Exercise brief: Copy the passage on chemical mixtures exposure word for word, from "1.1 Chemical Mixtures" up to and including "population [1, 2].".

List of Contributors

1

Introduction to Mixtures Toxicology and Risk Assessment

M. Moiz Mumtaz, William A. Suk, and Raymond S.H. Yang

1.1 Chemical Mixtures Exposure

When humans are exposed to chemicals, they are not exposed to just one chemical at a time. A vast number of chemicals pervade our environment. Exposures, whether simultaneous or sequential, are to chemical mixtures. The standard definition of a chemical mixture is any set of multiple chemicals regardless of source that may or may not be identifiable that may contribute to joint toxicity in a target population [1, 2].

By some estimates, up to 6 billion tons of waste is produced annually in the United States. Several years ago, the US Office of Technology Assessment estimated 275 million of those tons were hazardous. Most waste finds its way to more than 30 000 toxic waste disposal sites across the United States, a majority of which the US EPA has categorized as uncontrolled hazardous waste sites [3]. Thus far, traditional risk assessment, even with its inherent shortcomings, has helped to control chemical exposures to that waste reasonably well, as evidenced by statistics on longevity, health status, and world population growth. Yet, new health and environment indicators have raised disquieting questions, and a consequent growing concern is that this success might be short-lived. One reason is an alarming, logarithmic increase in the synthesis, manufacture, and use of chemicals worldwide as “developed” and “developing” countries compete to provide their populations an improved quality of life. To help meet these concerns, the World Health Organization (WHO), as part of its harmonization of approaches project, recently published a report on methods and approaches for risk assessment of chemical mixtures [4, 5].

Information given:
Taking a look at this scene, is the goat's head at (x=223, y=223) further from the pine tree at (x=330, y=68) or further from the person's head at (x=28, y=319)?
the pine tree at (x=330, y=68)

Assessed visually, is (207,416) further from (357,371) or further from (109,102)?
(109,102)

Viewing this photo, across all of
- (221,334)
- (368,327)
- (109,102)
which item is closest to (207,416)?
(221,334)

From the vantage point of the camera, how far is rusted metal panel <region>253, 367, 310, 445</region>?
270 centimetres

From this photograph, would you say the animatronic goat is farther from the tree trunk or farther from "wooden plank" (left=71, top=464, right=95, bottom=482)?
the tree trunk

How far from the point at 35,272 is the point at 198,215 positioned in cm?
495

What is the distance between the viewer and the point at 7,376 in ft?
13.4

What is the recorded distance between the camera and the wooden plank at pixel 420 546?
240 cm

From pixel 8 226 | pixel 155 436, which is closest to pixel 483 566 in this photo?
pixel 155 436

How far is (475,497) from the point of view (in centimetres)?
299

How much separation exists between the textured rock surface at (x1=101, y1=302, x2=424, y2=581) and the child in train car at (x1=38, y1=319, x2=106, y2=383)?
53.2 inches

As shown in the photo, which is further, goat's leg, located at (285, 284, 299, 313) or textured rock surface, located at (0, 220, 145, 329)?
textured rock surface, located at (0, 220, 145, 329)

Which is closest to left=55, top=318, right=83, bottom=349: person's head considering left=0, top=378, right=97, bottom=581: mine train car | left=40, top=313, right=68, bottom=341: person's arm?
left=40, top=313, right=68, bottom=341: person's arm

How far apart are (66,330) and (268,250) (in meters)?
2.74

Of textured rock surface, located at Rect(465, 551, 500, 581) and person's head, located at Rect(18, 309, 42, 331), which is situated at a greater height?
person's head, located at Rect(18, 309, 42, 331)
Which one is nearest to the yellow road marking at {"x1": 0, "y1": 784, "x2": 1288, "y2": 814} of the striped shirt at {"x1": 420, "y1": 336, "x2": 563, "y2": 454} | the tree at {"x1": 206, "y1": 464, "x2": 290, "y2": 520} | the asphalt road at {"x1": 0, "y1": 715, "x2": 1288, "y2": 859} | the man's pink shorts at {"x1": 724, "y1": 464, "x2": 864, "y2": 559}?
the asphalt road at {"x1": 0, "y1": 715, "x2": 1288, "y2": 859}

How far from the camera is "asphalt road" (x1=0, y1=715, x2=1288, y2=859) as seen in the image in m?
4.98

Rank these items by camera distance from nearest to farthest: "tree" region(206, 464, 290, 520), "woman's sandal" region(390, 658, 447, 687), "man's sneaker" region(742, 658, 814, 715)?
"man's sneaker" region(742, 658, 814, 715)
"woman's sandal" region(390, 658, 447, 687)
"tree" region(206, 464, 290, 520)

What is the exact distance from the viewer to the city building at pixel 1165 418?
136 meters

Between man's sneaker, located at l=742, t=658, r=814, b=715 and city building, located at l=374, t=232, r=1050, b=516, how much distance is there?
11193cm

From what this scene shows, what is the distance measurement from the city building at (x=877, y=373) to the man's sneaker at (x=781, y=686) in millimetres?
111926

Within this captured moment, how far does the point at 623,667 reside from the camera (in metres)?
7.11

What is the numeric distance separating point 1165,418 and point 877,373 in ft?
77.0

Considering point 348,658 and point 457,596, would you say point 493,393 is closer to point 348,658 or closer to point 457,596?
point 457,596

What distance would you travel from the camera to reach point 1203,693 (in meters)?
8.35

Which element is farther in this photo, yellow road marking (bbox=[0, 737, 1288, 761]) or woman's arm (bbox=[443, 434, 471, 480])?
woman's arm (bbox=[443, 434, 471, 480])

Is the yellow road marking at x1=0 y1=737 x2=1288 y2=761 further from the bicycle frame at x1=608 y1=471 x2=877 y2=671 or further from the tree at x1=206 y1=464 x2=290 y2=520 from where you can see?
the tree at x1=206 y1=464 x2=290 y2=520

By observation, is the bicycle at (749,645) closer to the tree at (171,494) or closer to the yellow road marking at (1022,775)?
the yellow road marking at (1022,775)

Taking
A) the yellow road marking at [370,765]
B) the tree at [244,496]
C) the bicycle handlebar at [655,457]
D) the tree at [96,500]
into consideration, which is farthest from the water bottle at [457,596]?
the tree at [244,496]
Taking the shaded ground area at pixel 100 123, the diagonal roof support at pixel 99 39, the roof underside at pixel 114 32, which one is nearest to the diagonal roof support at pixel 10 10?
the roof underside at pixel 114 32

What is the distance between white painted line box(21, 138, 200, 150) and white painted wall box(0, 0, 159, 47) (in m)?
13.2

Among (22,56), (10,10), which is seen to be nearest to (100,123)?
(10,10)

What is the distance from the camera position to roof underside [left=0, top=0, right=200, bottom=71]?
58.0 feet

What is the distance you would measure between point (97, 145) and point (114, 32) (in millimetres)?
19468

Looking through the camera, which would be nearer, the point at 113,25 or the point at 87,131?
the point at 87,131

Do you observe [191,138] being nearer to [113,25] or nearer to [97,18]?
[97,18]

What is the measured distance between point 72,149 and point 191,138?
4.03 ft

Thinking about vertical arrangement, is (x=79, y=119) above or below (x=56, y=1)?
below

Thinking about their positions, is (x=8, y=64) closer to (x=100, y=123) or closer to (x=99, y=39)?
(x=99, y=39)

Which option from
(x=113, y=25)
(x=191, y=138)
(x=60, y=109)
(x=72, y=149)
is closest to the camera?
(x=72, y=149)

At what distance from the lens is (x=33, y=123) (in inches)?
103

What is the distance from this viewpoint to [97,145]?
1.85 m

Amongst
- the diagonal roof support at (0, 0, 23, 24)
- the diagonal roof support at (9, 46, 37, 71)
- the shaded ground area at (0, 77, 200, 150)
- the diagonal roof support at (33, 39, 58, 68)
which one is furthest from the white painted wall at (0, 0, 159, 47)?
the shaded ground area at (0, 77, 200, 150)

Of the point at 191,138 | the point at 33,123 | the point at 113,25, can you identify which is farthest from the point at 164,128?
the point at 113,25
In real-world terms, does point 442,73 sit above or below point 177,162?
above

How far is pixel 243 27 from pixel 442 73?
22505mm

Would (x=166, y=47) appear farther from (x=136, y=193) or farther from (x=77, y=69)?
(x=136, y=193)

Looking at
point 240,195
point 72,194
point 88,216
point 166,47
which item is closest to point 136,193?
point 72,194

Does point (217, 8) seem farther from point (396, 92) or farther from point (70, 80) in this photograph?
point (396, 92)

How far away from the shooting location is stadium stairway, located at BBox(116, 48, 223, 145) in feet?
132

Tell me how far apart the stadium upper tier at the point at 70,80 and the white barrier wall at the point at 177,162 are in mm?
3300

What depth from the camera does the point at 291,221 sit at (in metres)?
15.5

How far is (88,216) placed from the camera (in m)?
* * *
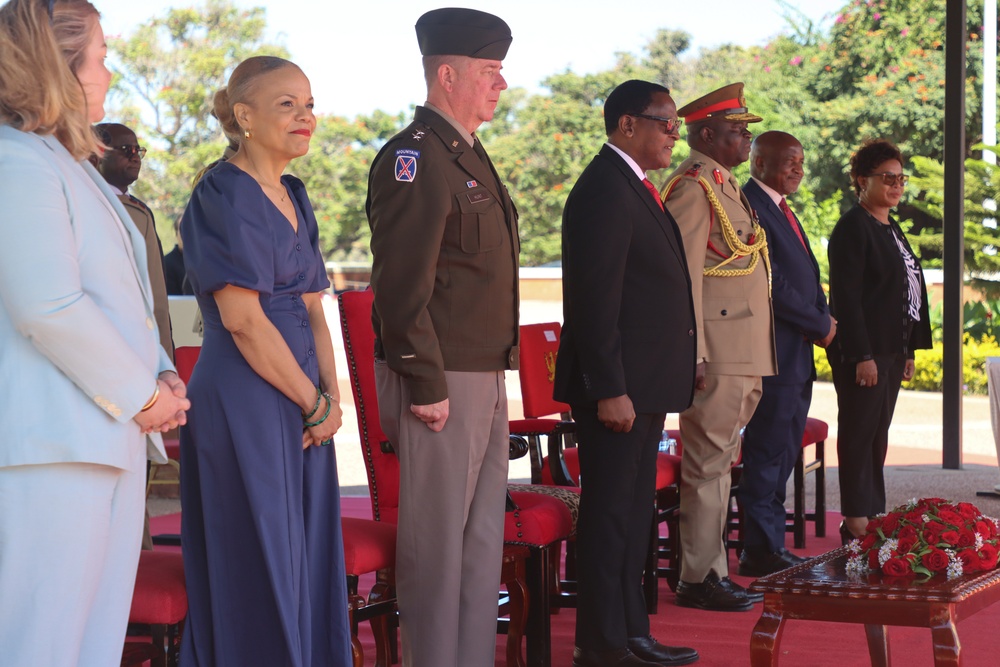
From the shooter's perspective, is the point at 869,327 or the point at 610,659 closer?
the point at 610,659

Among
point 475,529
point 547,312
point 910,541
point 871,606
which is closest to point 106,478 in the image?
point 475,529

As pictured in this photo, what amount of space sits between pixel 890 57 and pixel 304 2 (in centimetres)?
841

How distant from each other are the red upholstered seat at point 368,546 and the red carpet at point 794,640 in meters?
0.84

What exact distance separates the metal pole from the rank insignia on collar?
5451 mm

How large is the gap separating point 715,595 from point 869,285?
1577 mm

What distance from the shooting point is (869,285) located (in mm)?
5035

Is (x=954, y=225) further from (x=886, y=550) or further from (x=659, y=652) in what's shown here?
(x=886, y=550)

Response for this exercise:
1.1 Chemical Mixtures Exposure

When humans are exposed to chemicals, they are not exposed to just one chemical at a time. A vast number of chemicals pervade our environment. Exposures, whether simultaneous or sequential, are to chemical mixtures. The standard definition of a chemical mixture is any set of multiple chemicals regardless of source that may or may not be identifiable that may contribute to joint toxicity in a target population [1, 2].